Even during the off season, when baseball is wrapped up and put away until spring, Scully's personality infiltrates Los Angeles. He does a 15-minute afternoon sport show five days a week, and he is a frequent guest on television. This past winter he was a regular irregular on a TV panel show called First Impression; he was on for a couple of weeks, off for a couple of weeks. Because of his appearances on First Impression he is becoming a familiar TV face and personality as well as a radio voice, and several people have approached him with ideas for new TV programs that would use him as master of ceremonies.

Vin Scully's voice is better known to most Los Angelenos than their next-door neighbor's is. He has become a celebrity. He is stared at in the street. Kids hound him for autographs. Out-of-town visitors at ball games in Dodger Stadium have Scully pointed out to them—as though he were the Empire State Building—as he sits in his broadcasting booth describing a game, his left hand lightly touching his temple in a characteristic pose that his followers dote on and which, for them, has come to be his trademark.

Baseball broadcasts are popular in all major league cities, but in Los Angeles they are as vital as orange juice. For one thing, the Dodgers have been an eminently successful and colorful club in their six seasons in Los Angeles (two pennants and a tie for a third, two world championships, a Maury Wills stealing 104 bases, a Sandy Koufax winning 25 games). For a second, the Los Angeles metropolitan area is huge (6 million people in the 1960 census, the biggest in the country after New York). For a third, because of a minimum of efficient public transportation, practically everybody drives to and from work and, for that matter, to and from everywhere, and in almost every car there is a radio and every radio is always on. When a home-rushing driver bogs down in a classic freeway traffic jam, he finds that nothing else is as soothing as Vin Scully's voice describing the opening innings of a Dodger night game just getting under way a few thousand miles and three time zones to the east. This time difference has been a key factor in the growth of Scully's audience. A man who drives home from work listening to an exciting game is not about to abandon it when he reaches his house. As a result, millions of southern Californians have Vin Scully with their supper.
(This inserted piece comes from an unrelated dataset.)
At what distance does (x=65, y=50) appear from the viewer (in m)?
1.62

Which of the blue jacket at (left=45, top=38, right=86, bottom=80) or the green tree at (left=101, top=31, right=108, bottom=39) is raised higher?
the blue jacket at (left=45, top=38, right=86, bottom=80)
But it is not just the happy timing of road games that endears Scully to his audience. He appeals to them when the Dodgers are home, too. In fact, he holds his listeners when they come to the ball park to see games with their own eyes. When the Dodgers are playing at home and Dodger Stadium is packed to the top row of the fifth tier with spectators, it seems sometimes as though every member of the crowd is carrying a transistor radio and is listening to Scully tell him about the game he is watching. Taking radios to ball parks to listen to the game as you watch it is a fairly common practice, but nowhere is it so pronounced a characteristic as it is in Los Angeles, and has been since 1958, the year the Dodgers left Ebbets Field and moved west. Los Angeles was hungry for major league ball, and though the Dodgers had a dreadful season that first year (they finished seventh), the crowds jammed into Memorial Coliseum, where the team played until Dodger Stadium in Chavez Ravine opened in 1962. Perhaps their unfamiliarity with major leaguers prompted so many fans to bring transistors along at first in order to establish instant identification of the players. But a large percentage brought radios not just to identify players but to learn what they were doing. Scully was talking to an audience that had not been watching baseball. The old minor league teams that Los Angeles and Hollywood had in the Pacific Coast League seldom drew more than a few hundred thousand spectators in their best years. Now a million and a half, two million, two million and a half were pouring into the ball parks. Through Vin Scully they learned the fine points, the subtleties, the In language of the game.